> _Goal_
Tally how many lines of the data below contain the word "that", with uppercase and lowercase counted as different. Reply with the number alone.

> _Data_
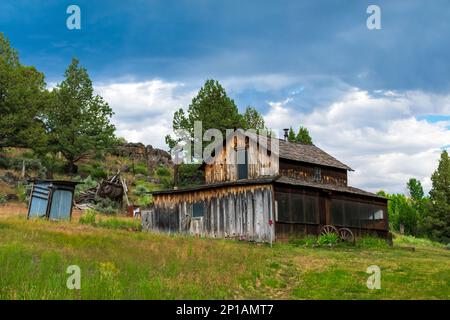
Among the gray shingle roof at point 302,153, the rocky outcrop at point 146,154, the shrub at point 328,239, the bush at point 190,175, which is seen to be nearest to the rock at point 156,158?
the rocky outcrop at point 146,154

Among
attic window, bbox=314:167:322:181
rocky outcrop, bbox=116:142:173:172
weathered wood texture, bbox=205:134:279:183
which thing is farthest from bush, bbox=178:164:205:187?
rocky outcrop, bbox=116:142:173:172

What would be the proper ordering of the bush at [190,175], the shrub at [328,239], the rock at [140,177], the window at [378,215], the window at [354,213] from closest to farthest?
the shrub at [328,239] < the window at [354,213] < the window at [378,215] < the bush at [190,175] < the rock at [140,177]

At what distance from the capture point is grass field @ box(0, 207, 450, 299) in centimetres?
1170

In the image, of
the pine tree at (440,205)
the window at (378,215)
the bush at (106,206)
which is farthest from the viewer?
the pine tree at (440,205)

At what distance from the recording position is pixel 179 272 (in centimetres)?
1448

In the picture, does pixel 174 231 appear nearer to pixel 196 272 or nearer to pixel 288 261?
pixel 288 261

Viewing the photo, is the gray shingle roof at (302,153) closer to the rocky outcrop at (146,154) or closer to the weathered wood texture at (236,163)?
the weathered wood texture at (236,163)

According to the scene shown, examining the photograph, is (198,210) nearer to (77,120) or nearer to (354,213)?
(354,213)

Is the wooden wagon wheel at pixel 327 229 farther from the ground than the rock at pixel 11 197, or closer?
closer

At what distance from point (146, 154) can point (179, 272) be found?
63659mm

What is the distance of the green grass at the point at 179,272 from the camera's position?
11.7 m

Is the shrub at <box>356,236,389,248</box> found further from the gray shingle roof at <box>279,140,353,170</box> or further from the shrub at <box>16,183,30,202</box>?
the shrub at <box>16,183,30,202</box>

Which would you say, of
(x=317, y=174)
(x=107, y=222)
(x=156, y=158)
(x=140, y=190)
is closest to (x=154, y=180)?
(x=140, y=190)
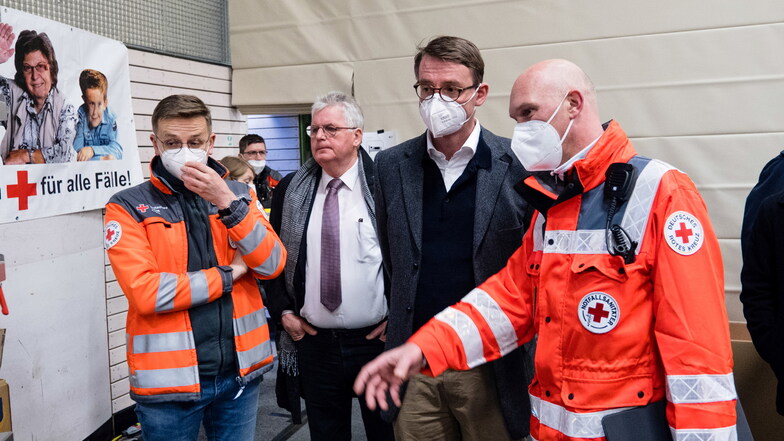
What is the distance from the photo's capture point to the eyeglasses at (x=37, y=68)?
3.30m

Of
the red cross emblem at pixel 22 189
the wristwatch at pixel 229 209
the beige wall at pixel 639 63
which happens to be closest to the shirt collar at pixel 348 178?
the wristwatch at pixel 229 209

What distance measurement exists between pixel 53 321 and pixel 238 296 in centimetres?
196

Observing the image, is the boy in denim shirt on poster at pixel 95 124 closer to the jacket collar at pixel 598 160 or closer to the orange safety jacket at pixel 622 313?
the orange safety jacket at pixel 622 313

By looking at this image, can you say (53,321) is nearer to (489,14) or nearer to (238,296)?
(238,296)

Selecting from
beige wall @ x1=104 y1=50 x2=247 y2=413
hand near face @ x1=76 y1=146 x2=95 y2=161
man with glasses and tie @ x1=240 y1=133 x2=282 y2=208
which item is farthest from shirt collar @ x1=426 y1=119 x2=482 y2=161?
man with glasses and tie @ x1=240 y1=133 x2=282 y2=208

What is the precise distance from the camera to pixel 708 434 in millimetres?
1149

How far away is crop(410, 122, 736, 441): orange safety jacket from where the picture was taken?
3.90 feet

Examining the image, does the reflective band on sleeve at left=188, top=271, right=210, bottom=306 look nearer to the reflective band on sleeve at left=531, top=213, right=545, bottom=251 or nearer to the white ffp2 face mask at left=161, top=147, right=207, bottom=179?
the white ffp2 face mask at left=161, top=147, right=207, bottom=179

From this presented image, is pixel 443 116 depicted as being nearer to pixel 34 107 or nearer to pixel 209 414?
pixel 209 414

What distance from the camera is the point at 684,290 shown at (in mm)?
1205

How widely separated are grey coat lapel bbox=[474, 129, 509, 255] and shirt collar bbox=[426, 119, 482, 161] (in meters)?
0.07

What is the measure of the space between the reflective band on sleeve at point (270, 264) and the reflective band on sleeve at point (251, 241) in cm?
8

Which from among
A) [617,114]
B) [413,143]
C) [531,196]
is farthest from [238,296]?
[617,114]

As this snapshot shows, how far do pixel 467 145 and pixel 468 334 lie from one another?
0.71m
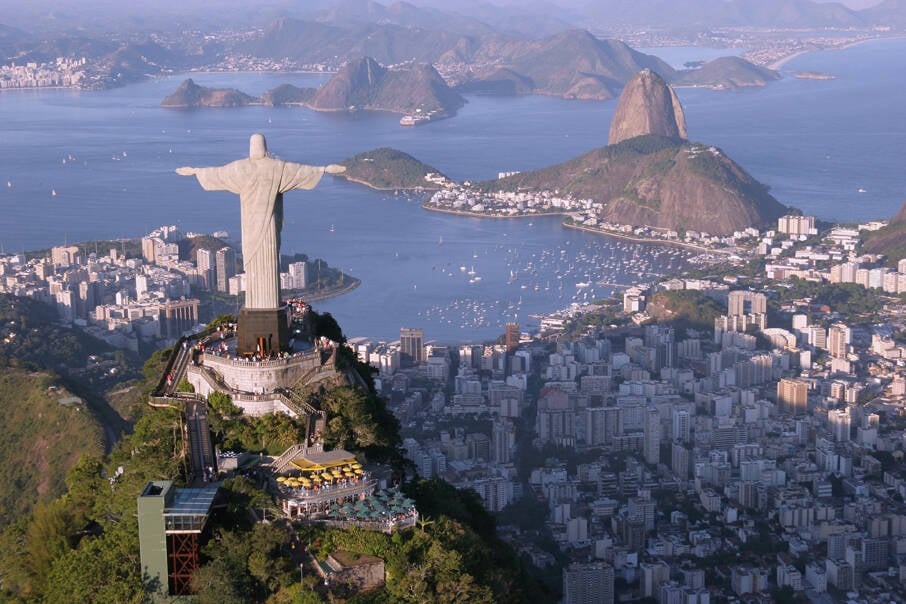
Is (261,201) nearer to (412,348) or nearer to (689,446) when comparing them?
(689,446)

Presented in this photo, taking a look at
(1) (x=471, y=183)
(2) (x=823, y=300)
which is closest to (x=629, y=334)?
(2) (x=823, y=300)

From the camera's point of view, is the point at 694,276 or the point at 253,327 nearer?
the point at 253,327

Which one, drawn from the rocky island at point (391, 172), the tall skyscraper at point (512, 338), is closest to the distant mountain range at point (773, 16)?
the rocky island at point (391, 172)

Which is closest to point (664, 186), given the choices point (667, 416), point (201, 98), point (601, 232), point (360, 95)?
point (601, 232)

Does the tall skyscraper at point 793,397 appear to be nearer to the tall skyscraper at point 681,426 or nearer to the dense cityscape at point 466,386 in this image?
the dense cityscape at point 466,386

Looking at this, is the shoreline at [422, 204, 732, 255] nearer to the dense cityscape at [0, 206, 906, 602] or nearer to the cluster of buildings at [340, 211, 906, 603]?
the dense cityscape at [0, 206, 906, 602]

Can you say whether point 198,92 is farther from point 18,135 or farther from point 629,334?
point 629,334

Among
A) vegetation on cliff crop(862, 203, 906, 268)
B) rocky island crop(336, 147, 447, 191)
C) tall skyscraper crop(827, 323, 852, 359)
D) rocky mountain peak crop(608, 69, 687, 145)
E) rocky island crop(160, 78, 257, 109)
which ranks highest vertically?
rocky island crop(160, 78, 257, 109)

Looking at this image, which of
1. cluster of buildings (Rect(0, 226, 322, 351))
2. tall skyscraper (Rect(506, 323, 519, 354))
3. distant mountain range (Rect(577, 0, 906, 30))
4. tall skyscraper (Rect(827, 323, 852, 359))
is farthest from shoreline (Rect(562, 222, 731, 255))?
distant mountain range (Rect(577, 0, 906, 30))
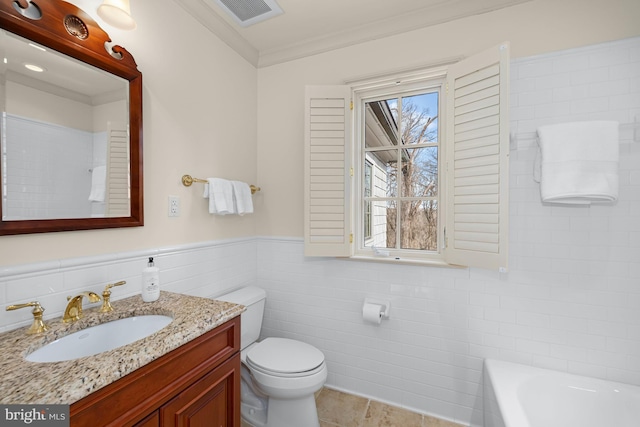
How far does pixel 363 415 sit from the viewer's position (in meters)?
1.84

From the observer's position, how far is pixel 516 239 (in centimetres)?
164

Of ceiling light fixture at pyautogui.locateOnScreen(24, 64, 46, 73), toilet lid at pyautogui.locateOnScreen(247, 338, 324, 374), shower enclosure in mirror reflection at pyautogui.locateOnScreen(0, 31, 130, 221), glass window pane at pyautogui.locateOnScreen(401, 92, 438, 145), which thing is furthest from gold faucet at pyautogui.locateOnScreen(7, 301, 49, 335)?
glass window pane at pyautogui.locateOnScreen(401, 92, 438, 145)

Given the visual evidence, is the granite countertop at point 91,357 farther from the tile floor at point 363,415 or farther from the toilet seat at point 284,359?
the tile floor at point 363,415

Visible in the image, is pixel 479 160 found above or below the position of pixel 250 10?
below

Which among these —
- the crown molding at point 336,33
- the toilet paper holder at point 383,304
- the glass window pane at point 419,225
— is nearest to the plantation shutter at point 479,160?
the glass window pane at point 419,225

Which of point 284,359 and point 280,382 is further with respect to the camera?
point 284,359

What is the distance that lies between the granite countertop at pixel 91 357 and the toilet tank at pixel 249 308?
2.06 feet

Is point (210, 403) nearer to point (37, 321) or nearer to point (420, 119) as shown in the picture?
point (37, 321)

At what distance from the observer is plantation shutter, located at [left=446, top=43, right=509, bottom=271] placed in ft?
4.92

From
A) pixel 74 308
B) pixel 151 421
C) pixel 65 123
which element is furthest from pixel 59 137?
pixel 151 421

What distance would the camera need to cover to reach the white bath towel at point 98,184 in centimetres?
126

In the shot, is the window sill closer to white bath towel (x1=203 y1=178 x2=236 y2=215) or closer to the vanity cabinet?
white bath towel (x1=203 y1=178 x2=236 y2=215)

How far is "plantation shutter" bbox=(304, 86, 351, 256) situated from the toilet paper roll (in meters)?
0.38

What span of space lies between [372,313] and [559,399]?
100 centimetres
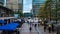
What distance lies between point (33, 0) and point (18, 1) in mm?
11438

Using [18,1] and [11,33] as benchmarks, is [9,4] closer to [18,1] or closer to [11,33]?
[18,1]

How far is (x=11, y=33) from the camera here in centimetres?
2552

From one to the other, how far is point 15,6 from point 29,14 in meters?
11.7

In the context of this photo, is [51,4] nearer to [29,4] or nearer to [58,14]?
[58,14]

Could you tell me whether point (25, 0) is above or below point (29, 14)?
above

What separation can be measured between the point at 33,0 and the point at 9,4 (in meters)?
16.4

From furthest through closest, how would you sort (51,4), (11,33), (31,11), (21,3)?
(21,3), (31,11), (51,4), (11,33)

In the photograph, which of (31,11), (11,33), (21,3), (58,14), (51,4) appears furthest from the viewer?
(21,3)

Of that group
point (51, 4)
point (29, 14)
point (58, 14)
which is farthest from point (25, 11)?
point (58, 14)

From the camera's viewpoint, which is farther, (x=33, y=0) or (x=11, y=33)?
(x=33, y=0)

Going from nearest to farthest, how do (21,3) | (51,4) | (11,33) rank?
1. (11,33)
2. (51,4)
3. (21,3)

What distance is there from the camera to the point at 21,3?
389 ft

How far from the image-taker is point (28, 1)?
12206 cm

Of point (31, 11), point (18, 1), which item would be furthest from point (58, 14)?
point (18, 1)
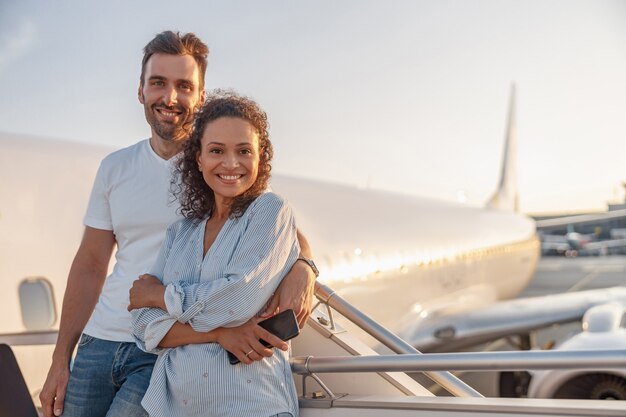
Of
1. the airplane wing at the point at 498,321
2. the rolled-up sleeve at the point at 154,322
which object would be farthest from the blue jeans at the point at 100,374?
the airplane wing at the point at 498,321

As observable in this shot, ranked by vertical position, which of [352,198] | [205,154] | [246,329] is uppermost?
[205,154]

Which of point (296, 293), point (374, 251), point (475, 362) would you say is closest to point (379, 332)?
point (475, 362)

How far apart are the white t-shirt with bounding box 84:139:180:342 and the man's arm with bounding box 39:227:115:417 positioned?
0.16 ft

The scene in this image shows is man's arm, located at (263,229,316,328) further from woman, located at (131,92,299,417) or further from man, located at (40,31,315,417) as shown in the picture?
man, located at (40,31,315,417)

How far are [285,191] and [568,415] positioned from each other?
608 cm

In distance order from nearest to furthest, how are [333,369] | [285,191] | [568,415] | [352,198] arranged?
[568,415]
[333,369]
[285,191]
[352,198]

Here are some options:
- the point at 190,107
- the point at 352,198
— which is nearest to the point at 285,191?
the point at 352,198

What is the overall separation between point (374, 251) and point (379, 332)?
5.79 metres

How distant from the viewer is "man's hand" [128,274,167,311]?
1.92 meters

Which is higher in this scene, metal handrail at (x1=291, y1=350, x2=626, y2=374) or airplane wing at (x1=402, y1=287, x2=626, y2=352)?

> _Response for this exercise_
2